ENUNCIADO 1: Según el texto sobre Julio Camba, ¿en qué periódico se publicó su artículo de 1931?

TEXTO:
* * * * * * * * *
Julio Camba (1882-1962) es un escritor
novecentista considerado uno de los principales articulistas de principios del siglo XX.
Durante su carrera se ciñó por completo a este género, recopilando sus obras,
primero escritas para multitud de periódicos (El Sol, El País, ABC…) en diversos libros sobre gastronomía (La casa de Lúculo o el arte de comer),
sus viajes (Un año en el otro mundo, La
rana viajera…) y otros temas (Sobre
casi todo, Sobre casi nada). A continuación reproducimos un artículo de
Camba, de 1931 y publicado en el periódico ABC,
en el que el escritor defiende el analfabetismo para así preservar la
originalidad y el individualismo españoles: una muestra perfecta del ingenio de
Camba, que utiliza un tono satírico, pero también de la situación de su época: España
fue uno de los países más atrasados de toda Europa enseñando a sus ciudadanos a
leer y escribir.
“En Defensa del analfabetismo”
* * * * * * * * *
DATOS PROPORCIONADOS:

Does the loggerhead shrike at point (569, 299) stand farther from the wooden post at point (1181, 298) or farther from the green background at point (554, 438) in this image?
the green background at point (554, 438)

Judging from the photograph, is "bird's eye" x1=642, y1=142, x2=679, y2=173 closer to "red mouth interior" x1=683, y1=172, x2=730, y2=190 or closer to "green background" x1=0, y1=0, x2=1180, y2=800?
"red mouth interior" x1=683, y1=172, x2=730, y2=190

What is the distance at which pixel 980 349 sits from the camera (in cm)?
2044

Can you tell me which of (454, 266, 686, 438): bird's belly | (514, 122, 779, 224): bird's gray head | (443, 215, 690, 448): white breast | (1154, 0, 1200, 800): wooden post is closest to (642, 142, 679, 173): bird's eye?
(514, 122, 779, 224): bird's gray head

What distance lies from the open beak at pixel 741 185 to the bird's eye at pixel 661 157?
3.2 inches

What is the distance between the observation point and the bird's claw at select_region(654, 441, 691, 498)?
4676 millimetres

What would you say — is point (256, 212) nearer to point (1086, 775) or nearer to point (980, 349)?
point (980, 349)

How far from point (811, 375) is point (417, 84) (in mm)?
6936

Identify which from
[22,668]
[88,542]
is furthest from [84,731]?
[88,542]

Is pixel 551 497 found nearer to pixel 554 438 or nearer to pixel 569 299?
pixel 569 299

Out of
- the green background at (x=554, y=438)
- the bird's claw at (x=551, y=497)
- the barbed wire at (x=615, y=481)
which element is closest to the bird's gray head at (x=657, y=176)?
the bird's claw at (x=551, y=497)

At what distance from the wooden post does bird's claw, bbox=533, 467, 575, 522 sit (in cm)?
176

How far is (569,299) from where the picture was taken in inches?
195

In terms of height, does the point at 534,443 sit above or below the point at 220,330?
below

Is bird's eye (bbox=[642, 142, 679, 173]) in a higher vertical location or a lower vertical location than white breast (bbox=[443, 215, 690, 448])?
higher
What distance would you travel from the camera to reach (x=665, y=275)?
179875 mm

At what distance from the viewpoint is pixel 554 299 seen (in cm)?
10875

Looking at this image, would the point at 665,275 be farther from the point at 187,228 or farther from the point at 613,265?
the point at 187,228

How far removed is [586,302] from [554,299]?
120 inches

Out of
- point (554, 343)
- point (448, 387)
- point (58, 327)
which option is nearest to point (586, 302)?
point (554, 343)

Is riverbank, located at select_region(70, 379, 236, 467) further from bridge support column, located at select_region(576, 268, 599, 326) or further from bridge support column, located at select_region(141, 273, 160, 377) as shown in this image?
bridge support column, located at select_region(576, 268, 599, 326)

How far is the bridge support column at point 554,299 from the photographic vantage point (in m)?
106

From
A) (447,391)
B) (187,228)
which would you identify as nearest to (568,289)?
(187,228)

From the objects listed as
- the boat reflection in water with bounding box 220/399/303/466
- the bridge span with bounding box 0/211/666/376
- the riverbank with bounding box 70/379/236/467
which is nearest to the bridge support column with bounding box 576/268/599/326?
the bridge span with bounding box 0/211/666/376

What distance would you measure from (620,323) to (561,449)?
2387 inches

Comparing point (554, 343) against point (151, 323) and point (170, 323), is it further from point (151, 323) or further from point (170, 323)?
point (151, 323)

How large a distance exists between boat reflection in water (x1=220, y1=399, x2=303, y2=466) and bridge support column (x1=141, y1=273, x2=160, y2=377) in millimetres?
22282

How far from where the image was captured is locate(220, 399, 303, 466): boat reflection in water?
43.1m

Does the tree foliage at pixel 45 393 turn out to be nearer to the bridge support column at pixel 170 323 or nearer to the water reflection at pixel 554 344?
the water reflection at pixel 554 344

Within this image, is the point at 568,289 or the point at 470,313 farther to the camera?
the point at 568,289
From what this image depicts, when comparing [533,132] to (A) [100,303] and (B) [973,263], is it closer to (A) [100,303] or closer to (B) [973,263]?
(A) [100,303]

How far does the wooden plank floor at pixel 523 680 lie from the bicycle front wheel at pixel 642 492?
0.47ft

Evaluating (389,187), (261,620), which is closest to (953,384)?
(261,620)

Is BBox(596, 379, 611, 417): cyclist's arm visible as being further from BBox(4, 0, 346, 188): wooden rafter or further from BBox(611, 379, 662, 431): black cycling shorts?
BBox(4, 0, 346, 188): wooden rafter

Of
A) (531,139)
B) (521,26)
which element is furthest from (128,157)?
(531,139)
* * * * * * * * *
ENUNCIADO 2: Reescriba como una lista JSON de cadenas las filas que van desde la línea que contiene "Does the tree" hasta el final de las filas, ambos extremos incluidos. Use una cadena por línea y omita las líneas en blanco.

SOLUCIÓN DESARROLLADA 1: En el periódico ABC.

SOLUCIÓN DESARROLLADA 2:
[
  "Does the tree foliage at pixel 45 393 turn out to be nearer to the bridge support column at pixel 170 323 or nearer to the water reflection at pixel 554 344?",
  "the water reflection at pixel 554 344",
  "Within this image, is the point at 568,289 or the point at 470,313 farther to the camera?",
  "the point at 568,289",
  "From what this image depicts, when comparing [533,132] to (A) [100,303] and (B) [973,263], is it closer to (A) [100,303] or closer to (B) [973,263]?",
  "(A) [100,303]",
  "How far does the wooden plank floor at pixel 523 680 lie from the bicycle front wheel at pixel 642 492?",
  "0.47ft",
  "Evaluating (389,187), (261,620), which is closest to (953,384)?",
  "(261,620)",
  "Is BBox(596, 379, 611, 417): cyclist's arm visible as being further from BBox(4, 0, 346, 188): wooden rafter or further from BBox(611, 379, 662, 431): black cycling shorts?",
  "BBox(4, 0, 346, 188): wooden rafter",
  "Of",
  "A) (531,139)",
  "B) (521,26)",
  "which element is furthest from (128,157)?",
  "(531,139)"
]